Energy

In the original Star Control there was a single energy bar for both systems.  If this SC intends to keep ship at 2 systems each, possibly 3 on one or two, then it could use separate energy bars for each individual weapon or device.  I would strongly recommend this.  With such simple ship designs a single energy bar for both systems is very restricting.  It eliminates a lot of potential weapon/system designs from consideration all by itself, greatly complicates the design of some ships, and certain weapons/devices either can't work together are will work badly with another system interfering with their energy usage.

For example, take my 1v1 dueling "dream ship" that I mentioned in another thread.  It's weapon must be fully charged to fire.  While this could still work with a single energy bar, it means that dropping a mine temporarily disarms the main weapon (until the energy if full again).  This makes the ship significantly less capable, and is annoying from the players perspective.  With separate energy bars using the mine has no effect on the main weapon, the systems don't interfere with each other.

It's more natural to the player that they be able to use a thing they have not used yet/recently, and not have that thing not function because they have been using a different thing.  If you have guns and a shield, in such a simple game, you expect the shield to function when you try and use it if you haven't used it for a while.  You have your two capabilities, and often want to combine them.  Separate energy bars ensure that you can.

But the most important reason for this is the simple design of the ships.  A single energy bar eliminates a LOT of variety in the design of weapons and devices, much much more is possible in ship design if each weapon and device can have it's own special rules for how it works such as things that only work when fully charged.  It also allows fine control over the rate of usage of each system.  It just enables a lot more variety in the design of the ships considering how simple those designs are.

 

8,501 views 6 replies
Reply #1 Top

I utterly disagree.

 

You're asking me to pilot the ship, shoot and monitor the 1st battery, activate second ability and monitor 2nd battery, monitor the enemy ship, monitor their plasma bolt/missile/etc. This is not a space combat simulator.  Every time we add something, we complexify. I don't want to play Wing Commander.

 

This also automatically brings up the question of ship design. If I have 2 batteries to recharge, I need twice as many dynamos.  It would become ship non-design, as there wouldn't be much of a choice.  Finally, a simple question: Why, oh WHY would my ship have two distinct power centers with 2 different power circuitries? Just so it keeps me from diverting power from one to the other if I have the need to?

Reply #2 Top

Quoting Tovanion, reply 1

I utterly disagree.

I agree with your disagreement. (Though, Wing Commander had a single battery for guns.)

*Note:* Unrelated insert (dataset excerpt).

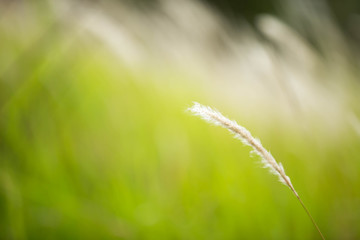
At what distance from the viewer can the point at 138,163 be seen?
1.27m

Having one pool of energy means that you have to manage the use of your primary and secondary abilities together.

The Arilou skiff is a good example of the balance. You needed to hold enough energy in reserve for a hyperjump. The Avatar was another good example. If you held down the tractor beam button, you wouldn't have enough juice to power your laser once the enemy is in range.

Reply #3 Top

It's just 2 systems.  2 Energy bars.  It's very easy to keep track of.  The thing is that with only 2 systems you can have a lot more variety in weapons and devices.  A single energy bar is very limiting and prevents you from having certain weapons and devices.  It can work with 1 energy bar, obviously, just not as well and with less variety in the available systems.  You don' have to "monitor" both energy bars, in fact it's pretty rare to actually look at the energy bars.

 

Reply #4 Top

The current plan is to have one energy system that is shared between the abilities.

+1 Loading…
Reply #5 Top

2 energy bars is an illusion.

If you change very action you take into time. Then you will realise that you can only do so many things sequentially and that be it one battery or 2 it will still be the same amount of time you spend.

 

In your example of a mine laying ship with fullpower gauge enabled gun you cannot really do both at the same time even with 2 energy bars. Mine-laying usually done while running away from the enemy or in preparation to fight the enemy thus as a defensive tool, and rarely as an attack tool. The fullpower gauge enabled gun is a head-on attack weapon. Both weapons have distinct phases in which they are used anyway so then not much different from having 1 energy bar.

 

Also, I think that temporarily disabling your main gun when you drop a mine sounds fair.... And you can always shoot first and then place mines..... and why have your main gun use all the energy? Have it use 90% instead. Or reduce the energy bar gauge so that it will fill up faster, or increase the recharge rate.

 

There are many ways to make it work without having to go 2 energy bars....

Reply #6 Top

Quoting Vaelzad, reply 4

The current plan is to have one energy system that is shared between the abilities.

As I said, that works too, and has it's own unique mechanics to work with that separate bars don't.  It is a style choice, not a balance problem.  Separate energy bars is just more flexible, allowing for more variety in how systems work and fine control over how often each system can be used.

I am just throwing out ideas that might be useful to the devs, not knowing the specifics of how the game works.  If they already have weapons and devices they are happy with they are past the need for more versatility in the design anyway.